Liberal leader Guy Verhofstadt's contempt for Britain's negotiators was on display in a recent BBC a fly-on-the-wall documentary but Philippe Lamberts, the Greens' top spokesman on Brexit, is just as uncompromising.

“We would rather bite the bullet of a no-deal Brexit rather than bite the bullet of destroying the single market because that second bullet is a lasting one and a bigger one than no-deal Brexit,” he said during a visit to Dublin last February.

No confidence vote

Chancellor of the exchequer Philip Hammond suggested on Sunday that he could support a vote of no confidence in a Conservative government that sought to push a no-deal Brexit through parliament. Other moderate Conservatives have also refused to rule out triggering a general election rather than approving a no-deal Brexit.

Few Conservatives believe they have a chance of winning an election as long as Brexit remains unfulfilled so MPs choosing the two leadership candidatesto put before the party membership must balance the discomfort of compromise on Brexit with the risk of triggering an election that could put Jeremy Corbyn in Downing Street.

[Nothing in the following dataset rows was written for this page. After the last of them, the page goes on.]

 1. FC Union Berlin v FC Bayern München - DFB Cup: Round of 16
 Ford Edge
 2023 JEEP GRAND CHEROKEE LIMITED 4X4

Corbyn faces a dilemma too as heavy losses to the Liberal Democrats and Greens put him under pressure to commit Labour to a second referendum on Brexit. Corbyn and his inner circle of advisers have held firm to an ambiguous approach to Brexit that has served Labour well for almost three years but is now at breaking point.

Embracing a clear, pro-Remain position would help to stem the party's losses in the south of England, especially in London. But Labour also lost votes to the Brexit Party in other parts of the country, so a policy that could cancel Brexit will come at a cost in those places.

The least costly option may be the one Corbyn started groping towards on Monday morning, to seek a better Brexit deal but to promise to put any deal – even one negotiated by Labour – to a confirmatory referendum.